Your instructions: Set down all of the entries below exactly, and omit the pictures.

[Saved data entries]
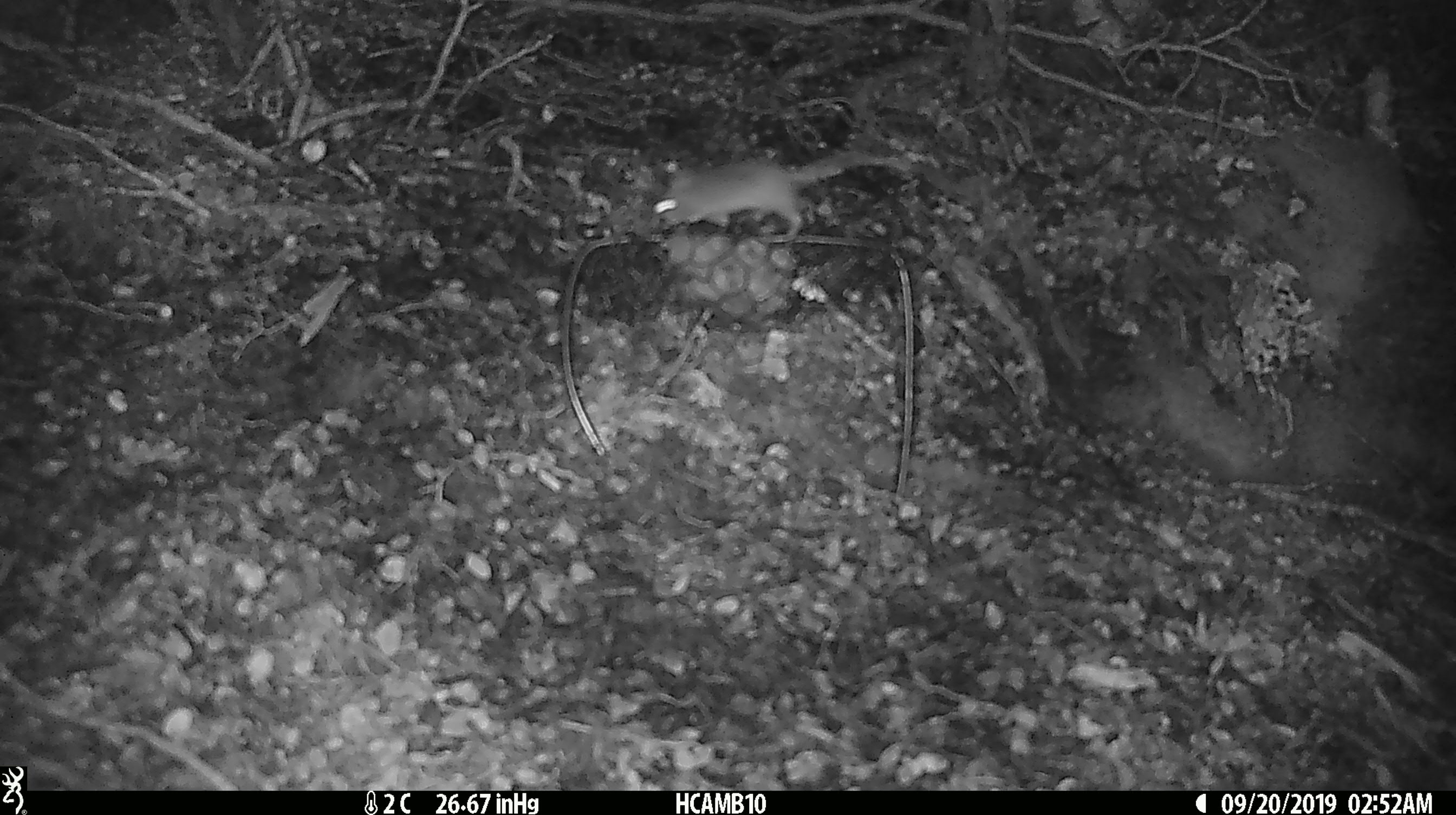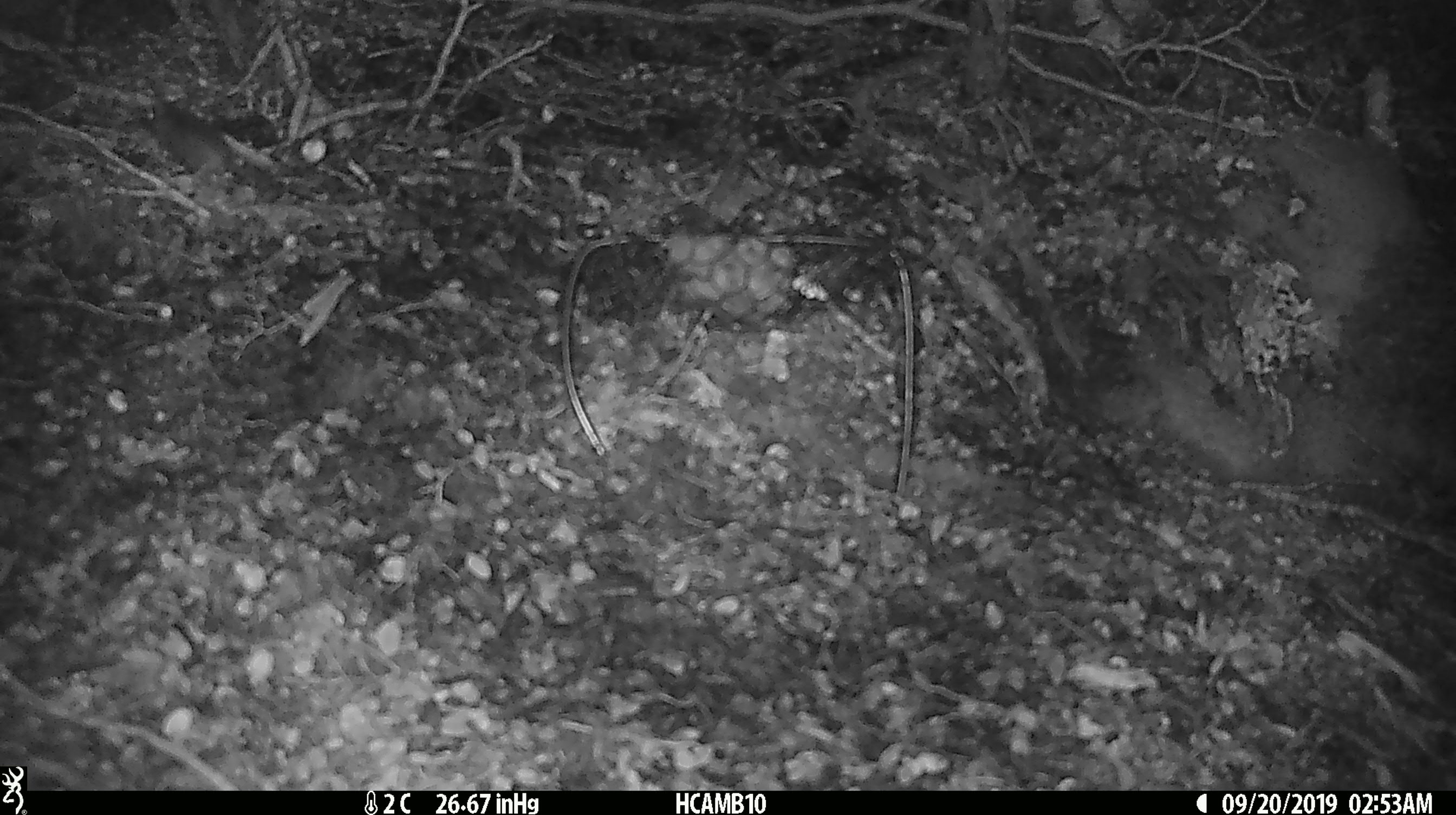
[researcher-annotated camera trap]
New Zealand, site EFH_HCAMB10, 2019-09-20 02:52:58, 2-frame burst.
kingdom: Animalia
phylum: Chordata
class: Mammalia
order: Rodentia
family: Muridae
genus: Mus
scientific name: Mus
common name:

Answer for the task:
[researcher-annotated camera trap]
New Zealand, site EFH_HCAMB10, 2019-09-20 02:52:58, 2-frame burst.
kingdom: Animalia
phylum: Chordata
class: Mammalia
order: Rodentia
family: Muridae
genus: Mus
scientific name: Mus
common name:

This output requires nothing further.